§ Goal
Render the following material again verbatim, leaving nothing out.

* begin Given records *

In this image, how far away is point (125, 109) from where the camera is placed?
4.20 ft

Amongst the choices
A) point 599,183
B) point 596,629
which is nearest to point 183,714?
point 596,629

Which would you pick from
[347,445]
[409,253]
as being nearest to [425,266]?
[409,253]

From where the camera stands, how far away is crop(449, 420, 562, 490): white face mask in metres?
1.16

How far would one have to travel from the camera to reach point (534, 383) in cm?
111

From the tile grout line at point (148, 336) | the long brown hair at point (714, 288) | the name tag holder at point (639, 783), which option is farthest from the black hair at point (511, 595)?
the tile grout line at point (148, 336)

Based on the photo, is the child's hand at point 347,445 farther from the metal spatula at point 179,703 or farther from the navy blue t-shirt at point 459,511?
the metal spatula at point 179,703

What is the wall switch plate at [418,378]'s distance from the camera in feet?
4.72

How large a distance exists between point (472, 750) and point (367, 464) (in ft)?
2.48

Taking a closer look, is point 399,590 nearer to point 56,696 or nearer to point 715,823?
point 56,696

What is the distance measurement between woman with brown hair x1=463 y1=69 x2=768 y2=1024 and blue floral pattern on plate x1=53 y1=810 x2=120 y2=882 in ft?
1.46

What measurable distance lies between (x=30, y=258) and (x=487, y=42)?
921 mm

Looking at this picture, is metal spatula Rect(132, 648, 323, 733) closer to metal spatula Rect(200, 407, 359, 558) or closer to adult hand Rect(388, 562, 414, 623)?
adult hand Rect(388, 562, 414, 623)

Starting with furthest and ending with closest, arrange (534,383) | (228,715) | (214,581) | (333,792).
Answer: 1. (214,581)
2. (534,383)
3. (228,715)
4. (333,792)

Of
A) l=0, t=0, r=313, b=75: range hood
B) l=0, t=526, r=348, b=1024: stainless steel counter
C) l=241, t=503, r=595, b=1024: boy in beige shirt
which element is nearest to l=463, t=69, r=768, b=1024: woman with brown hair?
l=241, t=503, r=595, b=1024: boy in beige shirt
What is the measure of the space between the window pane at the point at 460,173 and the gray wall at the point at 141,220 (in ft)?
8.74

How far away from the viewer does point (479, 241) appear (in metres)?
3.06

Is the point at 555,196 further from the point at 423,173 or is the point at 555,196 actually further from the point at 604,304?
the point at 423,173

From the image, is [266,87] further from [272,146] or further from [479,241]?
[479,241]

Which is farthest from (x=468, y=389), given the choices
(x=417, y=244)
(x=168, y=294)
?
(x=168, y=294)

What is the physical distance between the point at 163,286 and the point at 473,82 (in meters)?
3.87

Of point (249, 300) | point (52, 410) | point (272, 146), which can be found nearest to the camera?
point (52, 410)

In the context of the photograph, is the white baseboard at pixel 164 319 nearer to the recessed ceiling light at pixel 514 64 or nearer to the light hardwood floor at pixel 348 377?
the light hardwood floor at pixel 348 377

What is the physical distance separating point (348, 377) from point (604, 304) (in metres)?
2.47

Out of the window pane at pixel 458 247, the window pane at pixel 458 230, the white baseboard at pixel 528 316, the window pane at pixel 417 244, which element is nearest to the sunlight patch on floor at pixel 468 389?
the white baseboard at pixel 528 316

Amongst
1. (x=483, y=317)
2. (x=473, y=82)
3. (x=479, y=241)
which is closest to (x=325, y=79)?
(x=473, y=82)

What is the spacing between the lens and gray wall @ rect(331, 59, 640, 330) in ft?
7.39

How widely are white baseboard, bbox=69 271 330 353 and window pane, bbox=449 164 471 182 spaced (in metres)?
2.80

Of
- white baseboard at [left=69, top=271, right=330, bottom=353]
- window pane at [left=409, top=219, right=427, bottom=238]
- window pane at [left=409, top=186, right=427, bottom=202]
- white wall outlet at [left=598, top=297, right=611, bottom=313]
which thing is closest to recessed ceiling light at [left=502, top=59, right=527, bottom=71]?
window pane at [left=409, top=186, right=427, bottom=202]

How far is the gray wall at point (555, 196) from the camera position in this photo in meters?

* end Given records *

§ Exercise answer
In this image, how far away is point (125, 109) from where the camera is placed?
4.20 ft

Amongst the choices
A) point 599,183
B) point 596,629
which is nearest to point 183,714?
point 596,629

Which would you pick from
[347,445]
[409,253]
as being nearest to [425,266]?
[409,253]

From where the camera stands, how far away is crop(449, 420, 562, 490): white face mask in metres?
1.16

How far would one have to travel from the camera to reach point (534, 383) in cm?
111

From the tile grout line at point (148, 336) | the long brown hair at point (714, 288) | the name tag holder at point (639, 783), which option is farthest from the black hair at point (511, 595)?
the tile grout line at point (148, 336)

Based on the photo, is the child's hand at point 347,445 farther from the metal spatula at point 179,703 or farther from the navy blue t-shirt at point 459,511?
the metal spatula at point 179,703

What is the wall switch plate at [418,378]'s distance from the camera in feet?
4.72

How large a distance exists between point (472, 750) and point (367, 464) (in ft)?
2.48

Taking a closer look, is point 399,590 nearer to point 56,696 or nearer to point 715,823?
point 56,696

What is the distance measurement between woman with brown hair x1=463 y1=69 x2=768 y2=1024 and blue floral pattern on plate x1=53 y1=810 x2=120 y2=882 in ft?
1.46

What measurable distance lies between (x=30, y=258) and (x=487, y=42)?
921 mm

Looking at this picture, is metal spatula Rect(132, 648, 323, 733) closer to metal spatula Rect(200, 407, 359, 558) or closer to adult hand Rect(388, 562, 414, 623)?
adult hand Rect(388, 562, 414, 623)

Starting with furthest and ending with closest, arrange (534,383) | (228,715) | (214,581) | (333,792).
Answer: 1. (214,581)
2. (534,383)
3. (228,715)
4. (333,792)

Of
A) l=0, t=0, r=313, b=75: range hood
B) l=0, t=526, r=348, b=1024: stainless steel counter
C) l=241, t=503, r=595, b=1024: boy in beige shirt
which element is nearest to l=463, t=69, r=768, b=1024: woman with brown hair?
l=241, t=503, r=595, b=1024: boy in beige shirt
What is the measure of the space between the window pane at the point at 460,173 and the gray wall at the point at 141,220 (in ft)?
8.74

How far away from the viewer does point (479, 241) appear (in metres)?
3.06

Is the point at 555,196 further from the point at 423,173 or is the point at 555,196 actually further from the point at 604,304?
the point at 423,173

From the image, is [266,87] further from [272,146] or further from [479,241]?
[479,241]

Which is farthest from (x=468, y=389), given the choices
(x=417, y=244)
(x=168, y=294)
?
(x=168, y=294)

What is the physical distance between the point at 163,286 and the point at 473,82 (in meters)?
3.87

Of point (249, 300) | point (52, 410) | point (272, 146), which can be found nearest to the camera?
point (52, 410)

In the context of the photograph, is the white baseboard at pixel 164 319 nearer to the recessed ceiling light at pixel 514 64 or nearer to the light hardwood floor at pixel 348 377?
the light hardwood floor at pixel 348 377

What is the physical distance separating point (348, 377) from point (604, 304) (in metres)?
2.47

Out of the window pane at pixel 458 247, the window pane at pixel 458 230, the white baseboard at pixel 528 316, the window pane at pixel 417 244, which element is nearest to the sunlight patch on floor at pixel 468 389?
the white baseboard at pixel 528 316

Amongst
1. (x=483, y=317)
2. (x=473, y=82)
3. (x=479, y=241)
which is closest to (x=325, y=79)?
(x=473, y=82)

What is the spacing between the lens and gray wall @ rect(331, 59, 640, 330) in ft?
7.39

How widely are white baseboard, bbox=69 271 330 353 and window pane, bbox=449 164 471 182 spaced (in metres)?
2.80

Of
- white baseboard at [left=69, top=271, right=330, bottom=353]
- window pane at [left=409, top=219, right=427, bottom=238]
- window pane at [left=409, top=186, right=427, bottom=202]
- white wall outlet at [left=598, top=297, right=611, bottom=313]
which thing is closest to recessed ceiling light at [left=502, top=59, right=527, bottom=71]?
window pane at [left=409, top=186, right=427, bottom=202]

How far is the gray wall at point (555, 196) from the camera position in this photo in meters?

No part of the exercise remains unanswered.